Here we are. First day back from a two-week spring break, and my vacation “to-do” list is still sitting here, glaring at me in the face. Like a neon sign. Flashing from above; glowing brightly in the dark of night. To be honest, sweet friends, I was hoping it would be marked off, torn to shreds and currently hanging out on the curb, buried in the overflowing trashcan. But. it’s. not. Instead, it’s sitting right here next to me. Like an unwanted companion.
I actually had very high hopes for the past fourteen days. Pull off a double last-minute birthday party for the girls (check). Pack up the house for our lurking-around-the-corner move (Uncheck.

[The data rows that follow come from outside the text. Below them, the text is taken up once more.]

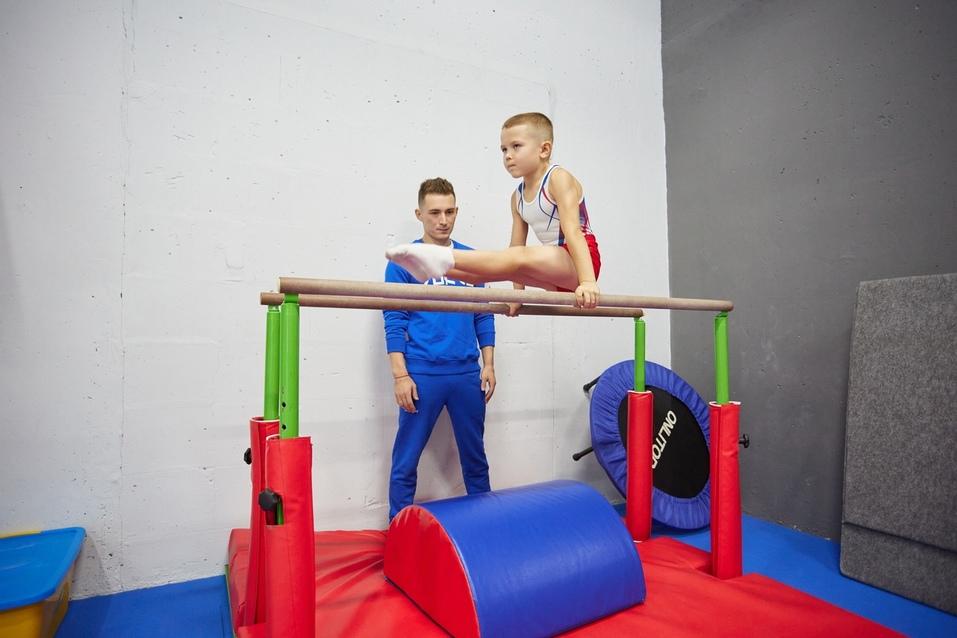 """Воспитанник """"Академии гимнастики"""" выполняет элемент на брусьях"""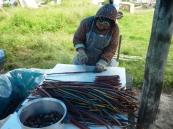 Yupiq woman preparing smoked king salmon strips for storage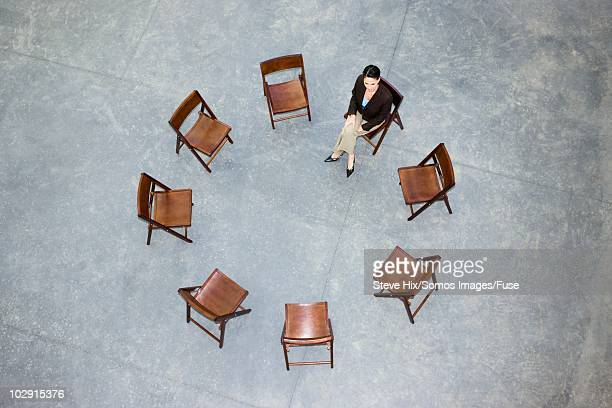 Businesswoman in a circle of empty chairs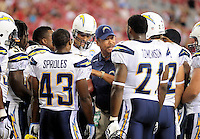 Aug. 22, 2009; Glendale, AZ, USA; San Diego Chargers running backs coach Ollie Wilson (center) speaks in the huddle as running backs (43) Darren Sproles and (21) LaDainian Tomlinson listen against the Arizona Cardinals during a preseason game at University of Phoenix Stadium. Mandatory Credit: Mark J. Rebilas-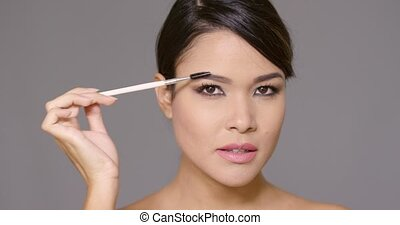 Pretty young woman contouring her eyebrows with a cosmetics...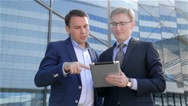 Two businessmen using digital tablet computer touchscreen Stock Footage
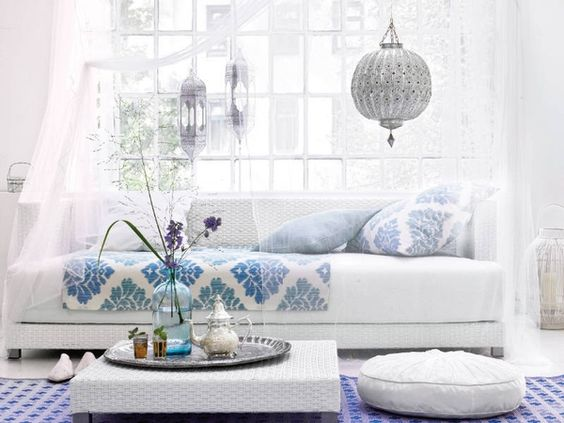 white couch with blue cushions and white walls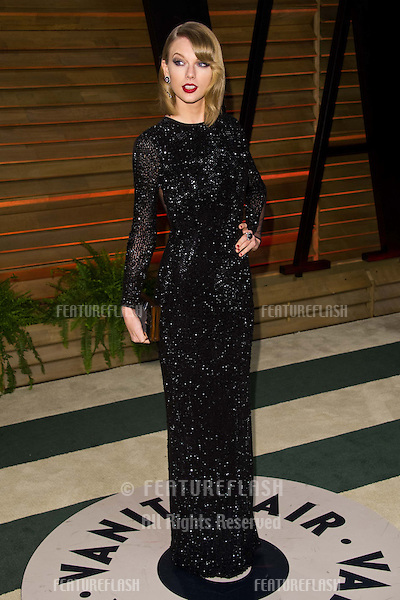 Taylor Swift arriving for the 2014 Vanity Fair Oscars Party, Los Angeles. 02/03/2014 Picture by: James McCauley/Featureflash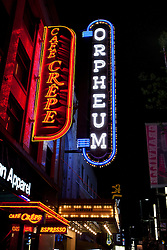 Orpheum and Cafe Crepe signs illumated at night, Granville Street, Vancouver, British Columbia, Canada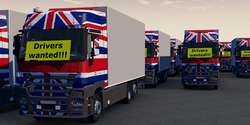 Trucks with a drivers wanted sign - Truck drivers shortage in th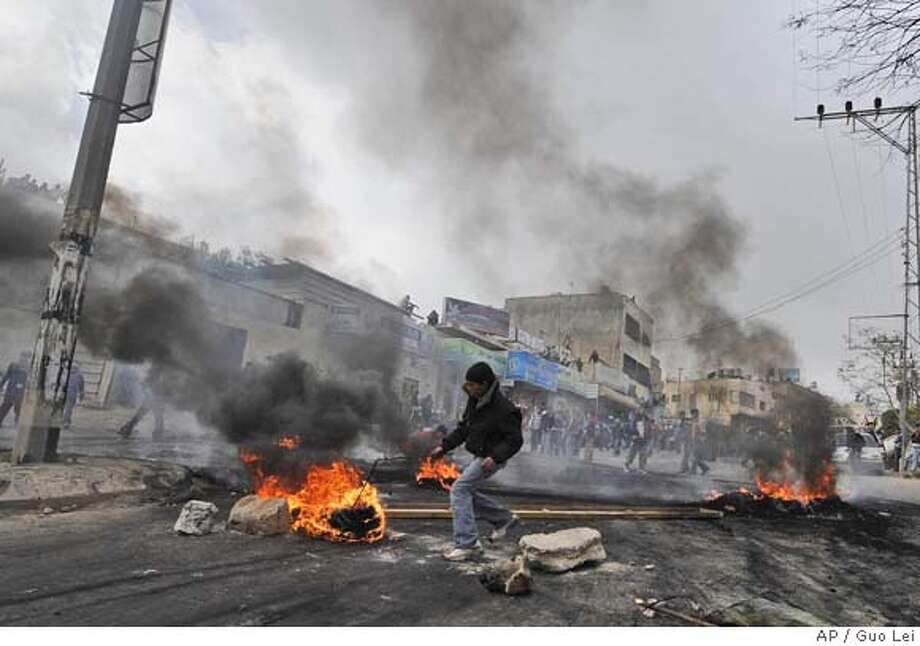 ###Live Caption:In this photo released by China's Xinhua News Agency, a Palestinian burns tyres to block the road during a rally against Israeli Defense Forces' military operation in Gaza Strip, in the West Bank town of Hebron, Monday, March 3, 2008. Israeli troops on Sunday shot and killed a Palestinian teenager during a violent demonstration in the West Bank against Israel's offensive in the Gaza Strip, Palestinian medical officials said. (AP Photo/Xinhua, Guo Lei)###Caption History:In this photo released by China's Xinhua News Agency, a Palestinian burns tyres to block the road during a rally against Israeli Defense Forces' military operation in Gaza Strip, in the West Bank town of Hebron, Monday, March 3, 2008. Israeli troops on Sunday shot and killed a Palestinian teenager during a violent demonstration in the West Bank against Israel's offensive in the Gaza Strip, Palestinian medical officials said. (AP Photo/Xinhua, Guo Lei)###Notes:###Special Instructions:THIS PHOTO RELEASED BY CHINA'S XINHUA NEWS AGENCY Photo: Guo Lei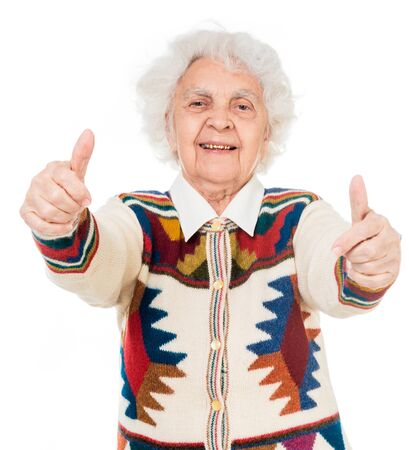 great grandmother: elderly woman with thumbs up isolated on white background Stock Photo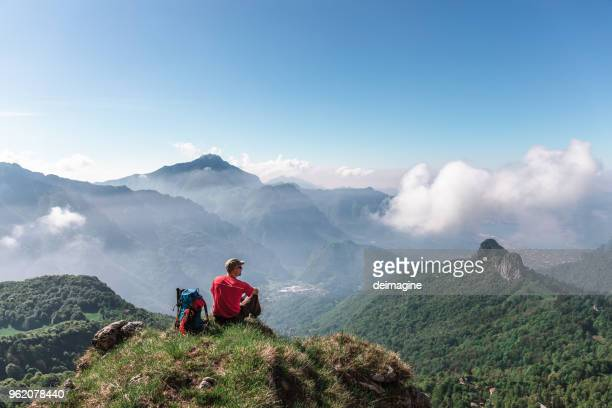 hiker sitting on top of mountain - bergamo stock pictures, royalty-free photos & images
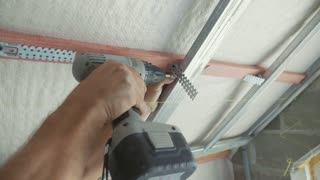 Worker mounting metal construction for drywall in a newly built house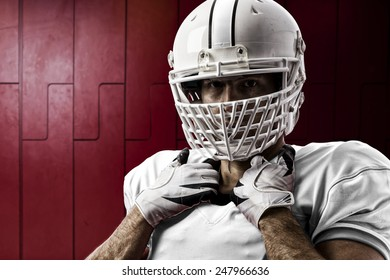 Football Player with a white uniform on a Locker roon.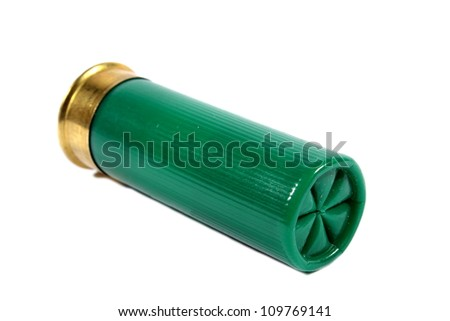 Isolated green shotgun shell used for hunting large animals or self defense. - stock photo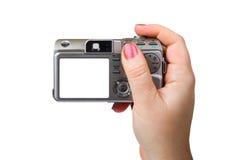 Fotokamera in der Hand lizenzfreie stockbilder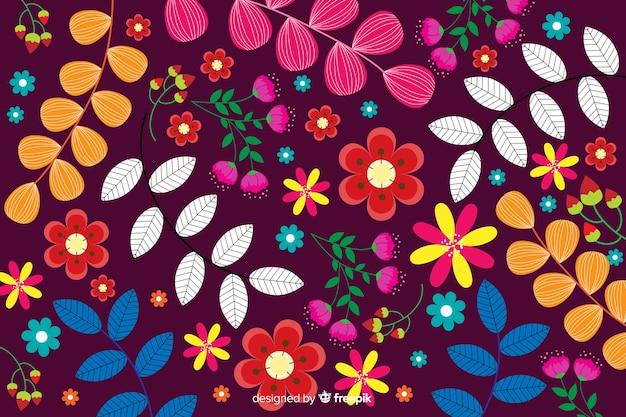 平らなカラフルな花と葉の背景 無料ベクター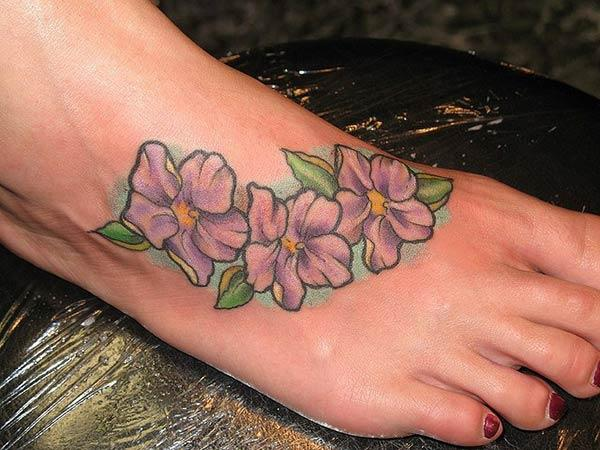 Flower tattoo with a purple ink design makes a girl alluring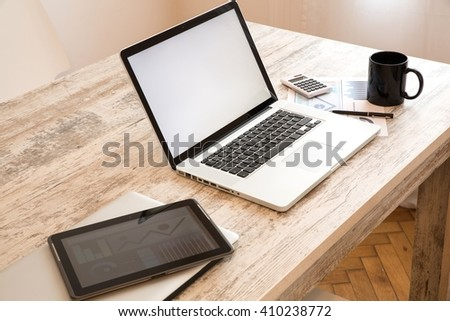 A office setup with a Laptop computer and a Tablet PC.  - stock photo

Can I please just hide in shame now? Ugh.). Create crafty Easter gifts for the girls’ incredible grandparents. (Certainly glad no one can see my red cheeks right now.)
Plain and simply, my preplanned break didn’t unfold as anticipated. And although feeling a little behind; I am okay with that.
Just a few days ago, I finished a great read by Holley Gerth: Opening the Door to Your God-Sized Dream. It was a perfect forty-day reflective piece for Lent. Easy read. Inspiring. Encouraging. The kind of book that makes you want to go out and take on the entire world. Usually, I crease my books’ pages to no end. But, actually, I wanted to pass this one along to a sweet friend, so I was careful not to make any marks. Except, there was one page urging me to fold down its edge. And I just couldn’t ignore it. Because the words hit my heart like a jolt:
“…it’s important to give ourselves permission to coast…we talked before about how dreamers can always think of more to do (uh-hmmmmm). But at some point, we have to say, ‘I’ve done what God asked me to do, and now it’s time to rest.’ You can’t go full-speed on your bike, or in your life, all the time. Doing so is asking for burnout before you cross the finish line.”
B.u.r.n.o.u.t.
Sound familiar, sweet ladies?
What do you think, precious mamas?
I had yearned for this break with my family. I had absolutely filled my mind to the brim with tasks I wanted to accomplish. Activities I wanted to do with the girls. Places I wanted to go. People I wanted to see (I owe about a dozen of you apologies…so, so sorry!). But the one thing I didn’t schedule in? The one act more important than any other?
Coasting. Resting. Doing nothing. Refueling my body. My mind. My soul.
But you know what, beautiful souls? It just kinda happened. Rainy, cool, Midwest weather rolled in, along with several days of laziness. Sure, feeling unaccomplished can make you seem a little “blah”. But taking an unexpected nap on the couch, mid-Disney-movie, on a Tuesday afternoon, can actually mean so much more to your body than you can imagine.
And although I didn’t even realize I was doing it; I had allowed myself that much-needed downtime. Yes, I am “paying” for it now, just a bit. Frantically trying to perfect those lesson plans following Easter weekend. Staring at the picture frames and books, which should knee-deep in bubble-wrap, hidden away inside those been-in-the-garage-for-a-month-now moving boxes. Finding myself in the midst of some very early-mornings, trying to catch up with grocery shopping, Easter shoes-hunting and doctor appointments.
But, even if for just a handful of days; I had allowed myself to take my feet off the pedals and gave myself permission to coast.
Gerth ends the chapter with the perfect prayer. One for all of us go-getters. Over-achievers. Can’t-sit-stillers. Maybe I can talk you into taking a moment to whisper these beloved, soul-filling words sometime this week, sweet one. I know I will be repeating them…
“God, it’s easy to get excited about what’s ahead without pausing to consider what it really requires. I pray that You will give me wisdom to plan and prepare so that I have what I need to finish what You have asked me to start. Help me to know when to pedal harder and when to rest. I want to keep pace with You. Amen.”